A Washed Pig Returns to the Mire

A Washed Pig Returns to the Mire
Many Arminians point to 2 Peter 2:20–21 as proof that a true believer can lose their salvation:
“For if, after they have escaped the defilements of the world through the knowledge of our Lord and Savior Jesus Christ, they are again entangled in them and overcome, the last state has become worse for them than the first. For it would have been better for them never to have known the way of righteousness than after knowing it to turn back from the holy commandment delivered to them.”
But interestingly, they often stop short of quoting the very next verse:
“The dog returns to its own vomit, and the sow, after washing herself, returns to wallow in the mire.” (v.22)
The point is unmistakable: these individuals were never transformed in nature. A dog may clean itself, but it remains a dog. A pig may be washed, but it is still a pig. These metaphors reinforce Peter’s central argument—they were never sheep. Their outward change was temporary and superficial, not the inward renewal of a regenerate heart.
It’s clear, then, that Peter is not speaking of true, born-again believers, but of false professors—those who had a surface-level association with Christ.
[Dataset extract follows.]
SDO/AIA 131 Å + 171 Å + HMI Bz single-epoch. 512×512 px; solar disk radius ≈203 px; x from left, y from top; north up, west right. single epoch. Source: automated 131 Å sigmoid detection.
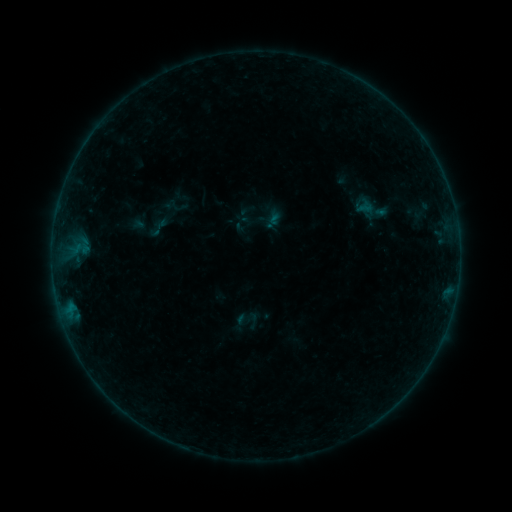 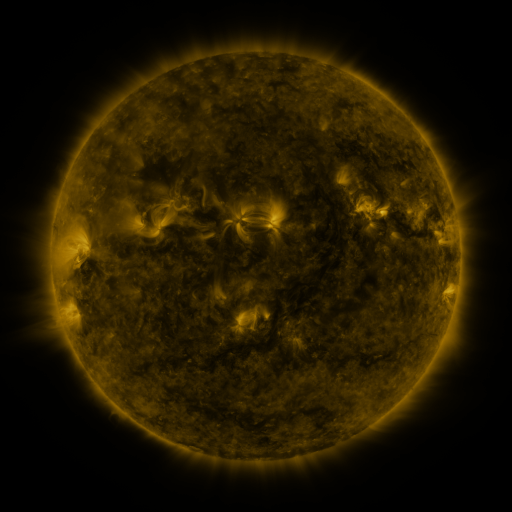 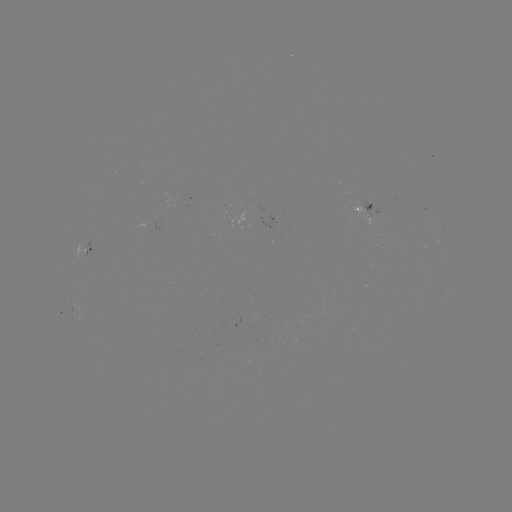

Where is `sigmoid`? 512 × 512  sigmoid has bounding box [148, 216, 170, 239].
They may have escaped certain outward sins and embraced some moral reform “through the knowledge of Christ,” but there is no indication they were sealed by the Spirit, born again, or truly united to Christ by saving faith.
If a truly regenerate person could fall away and be lost, then Christ’s ongoing intercession (Hebrews 7:25), the Spirit’s sealing (Ephesians 1:13), and the Father’s electing love (Romans 8:29–30) would all be rendered uncertain—dependent not on God’s grace, but on human effort. That’s not the gospel; that’s spiritual probation. Scripture teaches that those whom God saves, He keeps. As 1 Peter 1:5 declares, true believers are “kept by the power of God through faith,” not by their own ability to stay faithful apart from grace.